Task data:
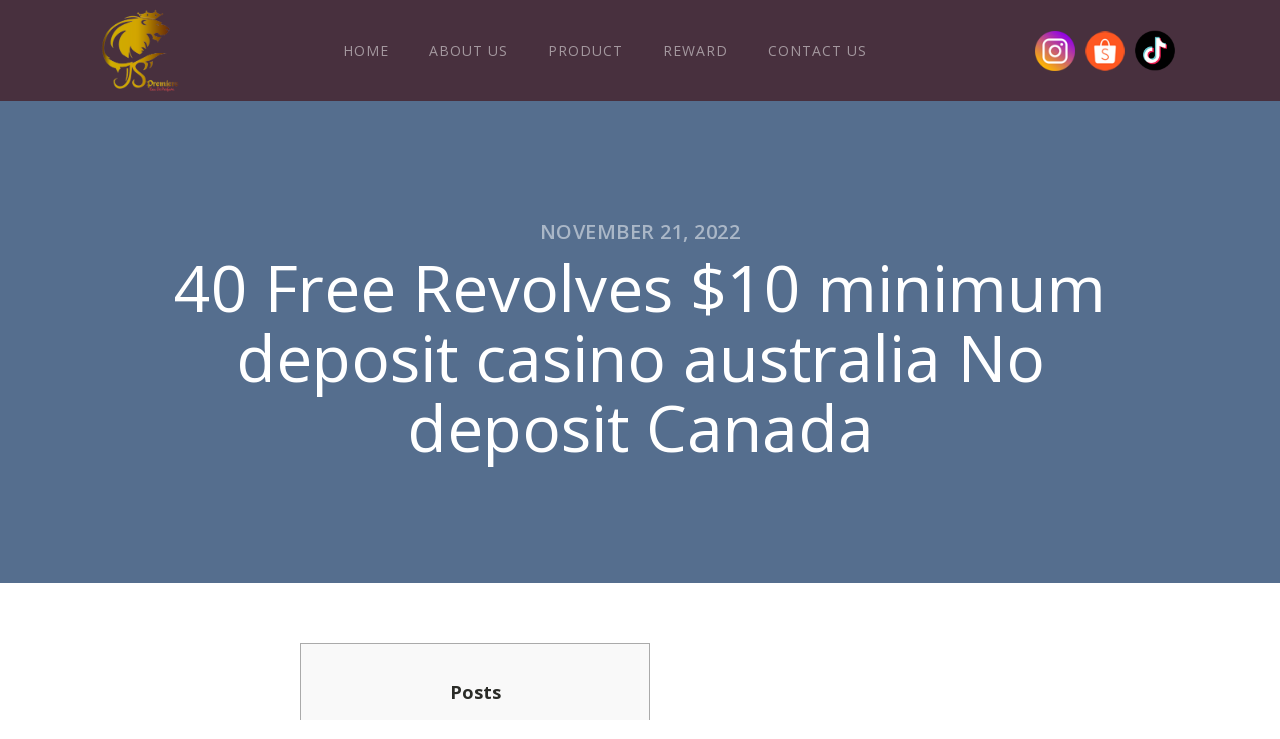

--- FILE ---
content_type: text/css
request_url: https://jspremiereparfum.com/wp-content/plugins/Oxygen-Mobile-Sub-Menu-master/assets/css/mobile-sub-menus.css?ver=6.8.3
body_size: 81
content:
.oxy-nav-menu-responsive-dropdowns .link-toggle-container {
    position: relative;
}

.oxy-nav-menu-responsive-dropdowns .sub-menu-toggle {
    border: 1px solid transparent;
    cursor: pointer;
    position: absolute;
    right: 13px;
    top: 50%;
    -webkit-transform: translateY(-50%);
        -ms-transform: translateY(-50%);
            transform: translateY(-50%);
    background: none;
    padding: 0.75em;
    margin: 0 -0.75em;
    z-index: 2;
}

.oxy-nav-menu-responsive-dropdowns .sub-menu-toggle:focus {
    outline: none;
    border-color: #eee;
}

.oxy-nav-menu-responsive-dropdowns .sub-menu-toggle::before {
 	content: "";
    display: block;
    margin: 0.2rem 0 -0.2rem;
    border: 0.3rem solid transparent;
    border-top-color: currentColor;
}

.oxy-nav-menu-responsive-dropdowns .link-toggle-container.activated > .sub-menu-toggle::before {
 	-ms-transform: rotate(180deg);
 	    transform: rotate(180deg);
  	-webkit-transform: rotate(180deg);
    margin: -0.2rem 0 0.2rem;
}

.oxy-nav-menu.oxy-nav-menu-open.oxy-nav-menu-responsive-dropdowns > div:last-child {
    max-width: 400px;
    margin-left: auto;
    margin-right: auto;
    overflow: initial;
}

body .oxy-nav-menu.oxy-nav-menu-open.oxy-nav-menu-responsive-dropdowns .menu-item .sub-menu,
.sub-menu-toggle {
    display: none;
}

.oxy-nav-menu-responsive-dropdowns.oxy-nav-menu.oxy-nav-menu-open .sub-menu-toggle {
    display: block;
}

.oxy-nav-menu-responsive-dropdowns.oxy-nav-menu.oxy-nav-menu-open .menu-item .sub-menu,
.oxy-nav-menu-responsive-dropdowns.oxy-nav-menu.oxy-nav-menu-open .menu-item:hover > .sub-menu {
 	opacity: 1;
  	visibility: visible;
  	position: static;
}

Task instructions: Reproduce, without alteration and without pictures, only those lines that lie between the first line of the entries above and the line containing "-webkit-transform: translateY(-50%);", both of them included.

Written response:
--- FILE ---
content_type: text/css
request_url: https://jspremiereparfum.com/wp-content/plugins/Oxygen-Mobile-Sub-Menu-master/assets/css/mobile-sub-menus.css?ver=6.8.3
body_size: 81
content:
.oxy-nav-menu-responsive-dropdowns .link-toggle-container {
    position: relative;
}

.oxy-nav-menu-responsive-dropdowns .sub-menu-toggle {
    border: 1px solid transparent;
    cursor: pointer;
    position: absolute;
    right: 13px;
    top: 50%;
    -webkit-transform: translateY(-50%);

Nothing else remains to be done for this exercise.